Diffusé en premier lieu par Public Sénat en juillet 2021, « Au nom de loi je vous libère » est un documentaire réalisé par Nathalie Plicot, coécrit avec Christian Jacquot, avec Bruno Solo dans le rôle du narrateur.
Aujourd’hui retraité, Christian Jacquot a créé et animé pendant 40 ans à Besançon une structure d’insertion pour personnes sortant de prison après avoir effectué une longue peine.
Le générique du film montre des cadenas accrochés au parapet d’un pont sur le Doubs par des amoureux soucieux de déclarer leur amour pour la vie. Ouvert, l’un des cadenas est filmé au ralenti dans sa chute : symbole d’enfermement et d’ouverture, image d’une plongée dans l’incertitude.
Censée être le pendant du fameux « au nom de la loi je vous arrête », nul ne prononce jamais la phrase « au nom de la loi je vous libère ». Le film donne la parole à des hommes qui ont été libérés après des années et même des dizaines d’années d’emprisonnement. Retrouver la liberté, même partielle, même limitée par un faisceau de contraintes, c’est un véritable saut dans le vide.
Ils se sont adaptés à la prison. Ils ont appris à établir des rapports de force, à frapper avant d’être frappés ; il leur faut apprendre à faire confiance. Le monde extérieur leur est étranger : un permissionnaire prend une amende parce qu’il ignorait qu’il fallait composter le billet de train. Parfois, on leur impose de vivre loin de leurs familles et de leurs proches.

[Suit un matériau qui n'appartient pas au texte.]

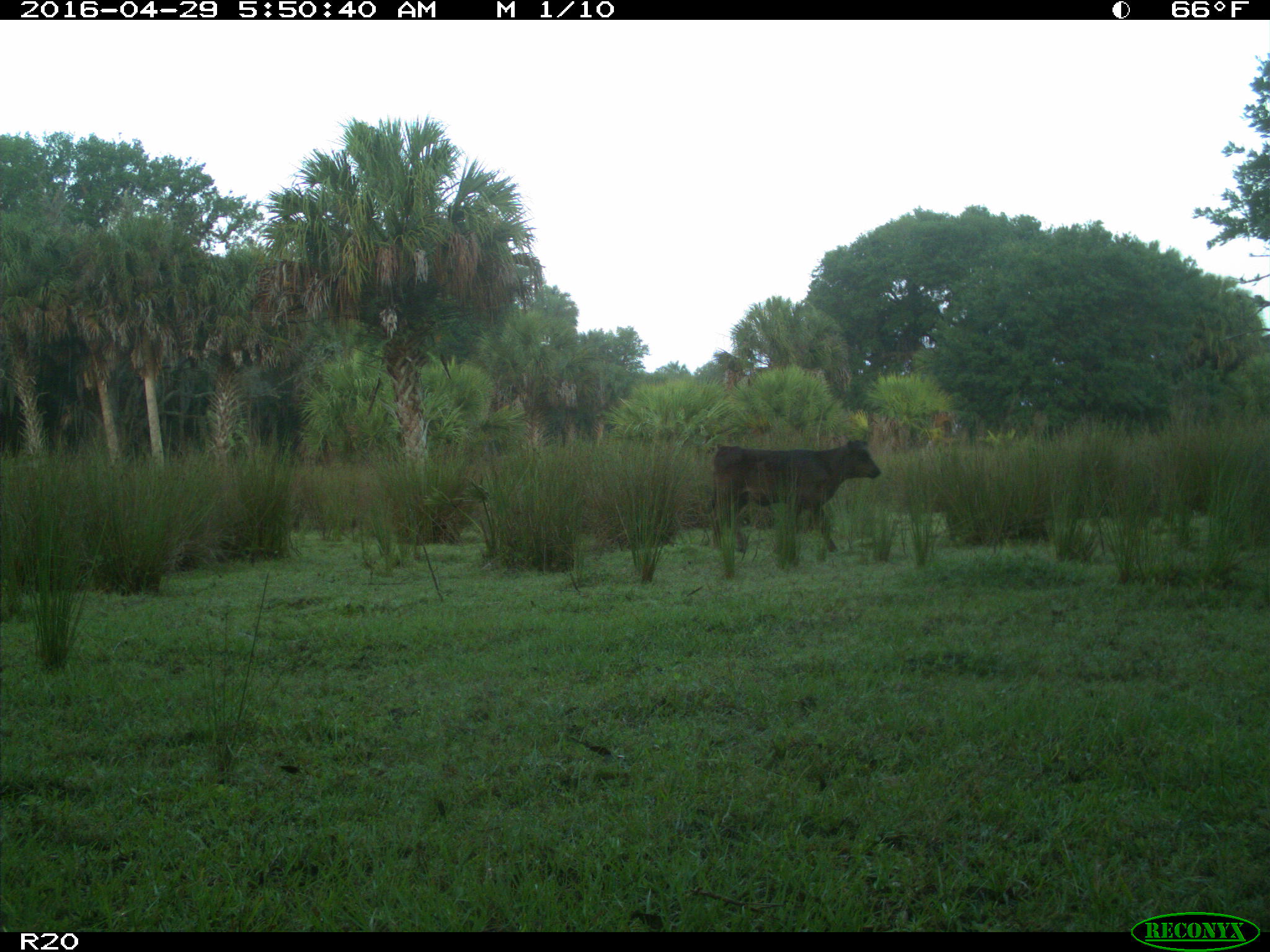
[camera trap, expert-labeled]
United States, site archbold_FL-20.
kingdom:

Ils se sont habitués à vivre dans un espace minuscule, avec un champ de vision limité par des murs. Dans l’une des premières scènes du film, deux anciens détenus reconstituent l’espace de leur cellule en croisant des baguettes perpendiculairement à deux murs à angle droit : ici il y avait le lavabo, là le lit, là une table, là les WC.

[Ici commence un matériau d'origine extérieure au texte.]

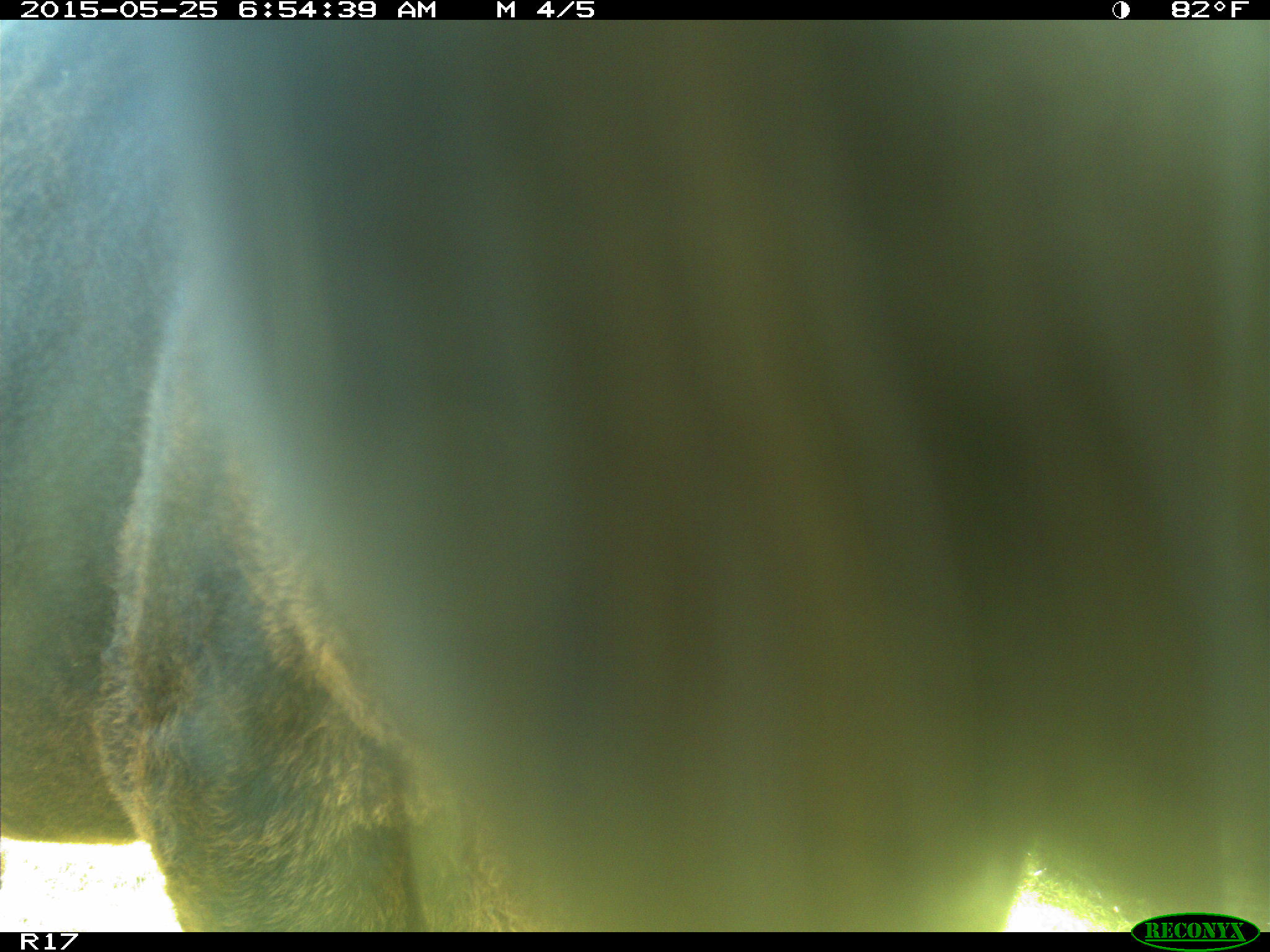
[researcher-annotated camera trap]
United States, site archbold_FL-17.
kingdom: Animalia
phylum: Chordata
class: Mammalia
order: Artiodactyla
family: Bovidae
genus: Bos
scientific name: Bos taurus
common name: domestic cow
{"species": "Bos taurus (domestic cow)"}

Depuis quarante ans, l’association franc-comtoise Gare BTT propose à des personnes sorties de détention un apprivoisement à la vie libre. Ses bénévoles et salariés ne s’intéressent pas à ce que ces hommes, dont certains réputés irrécupérables, ont commis. Ils regardent vers l’avenir, vers les bonnes personnes qu’ils peuvent devenir. L’association dispose de 12 appartements, gère 3 entreprises d’insertion et travaille avec des partenaires.
L’assemblage des pièces d’un puzzle, logement, santé, travail, accès aux droits, ne suffit pas. C’est un travail de reconstruction personnelle que l’association engage, avec des moments de découragement et même de rechute. L’expérience montre qu’il faut y aller prudemment, pas à pas. Exiger d’un ancien détenu qu’il prenne un travail le lundi suivant sa libération peut lui faire ressentir le travail comme un châtiment supplémentaire, et non comme une opportunité ; cela peut tout simplement est impossible pour quelqu’un qui a été frustré de toute initiative pendant des années. Il vaut mieux commencer patiemment par lui faire recouvrer ses droits à la couverture santé et aux minimums sociaux.
Dans la dernière image du film, un ancien détenu serre un arbre dans ses bras : donne-moi ta force ! « Au nom de la loi je vous libère » est un film critique : il déplore que dans la France d’aujourd’hui, on consacre beaucoup plus d’énergie à punir et à contrôler qu’à accompagner et soutenir. Mais il est optimiste : le chemin ouvert par l’association Gare est praticable, ses résultats sont probants. L’expérience acquise est transposable partout où des personnes détenues sortent de captivité.